= READING TEXT =

You have had the benefit of both Adamson and Wright JJ’s judgments, which each described specific problems with your pleadings and the manner by which they could be rectified. For example, Wright J made comments from  to  in relation to the material facts and particulars required to identify each alleged infringement (which are not apparent in your Federal Court statement of claim).
Instead of having regard to those judgments, the statement of claim and originating application exhibit the same inadequacies as those already determined to be frivolous, vexatious and an abuse of process by the earlier proceeding. On that basis alone, it is plain that you are conducting, and intend to continue to conduct, the Federal Court proceedings vexatiously.
Our client remains of the view that your claim has no substance and is unmeritorious. Upon considering the history of the prior proceedings and the material now filed, it is evident that the proceeding will be dismissed and your claim will fail. A consequence of that will be a further costs order made against you in addition to the costs order already outstanding, which you will be liable to pay.
If you will not withdraw your claim, we invite you to file and serve an amended statement of claim and originating application to remedy the problems with your current pleading. Our client will then require an extension of 28 days from the date of service of the amended originating application and amended statement of claim to file any appearance and defence.
If you intend to take that course, please advise us by no later than 4:00pm on 5 November 2021.
If you do not communicate that intention to us by 4:00pm on 5 November 2021, we will proceed on the basis that you do not intend to amend your pleadings and our client will file an application for summary dismissal or strike out.
34 Ms Karlsson did not reply to this letter. Rather, on 22 November 2021 she filed her first interlocutory application. The next day the University filed its interlocutory application and on 2 February 2022 Ms Karlsson filed her second interlocutory application.

= ASSIGNMENT A =
Extract from the excerpt the passage from "Instead of having" up to and including "Court proceedings vexatiously.", word for word.
= ASSIGNMENT B =
According to the excerpt, by what time and date must the intention to file amended pleadings be communicated?
= ASSIGNMENT C =
Recast the paragraph of the excerpt that begins "Our client remains of the view" as a short bulleted list that keeps its main facts.
The data that come after the excerpt are not needed.

= SUPPLIED DATA =
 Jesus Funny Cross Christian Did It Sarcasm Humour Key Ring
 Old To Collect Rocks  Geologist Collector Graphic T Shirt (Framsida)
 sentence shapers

= WRITTEN REPLY A =
Instead of having regard to those judgments, the statement of claim and originating application exhibit the same inadequacies as those already determined to be frivolous, vexatious and an abuse of process by the earlier proceeding. On that basis alone, it is plain that you are conducting, and intend to continue to conduct, the Federal Court proceedings vexatiously.

= WRITTEN REPLY B =
By 4:00pm on 5 November 2021.

= WRITTEN REPLY C =
- The client still views the claim as having no substance and as unmeritorious.
- Given the history of the prior proceedings and the material now filed, the proceeding will evidently be dismissed and the claim will fail.
- A further costs order will then be made against you, in addition to the costs order already outstanding, and you will be liable to pay it.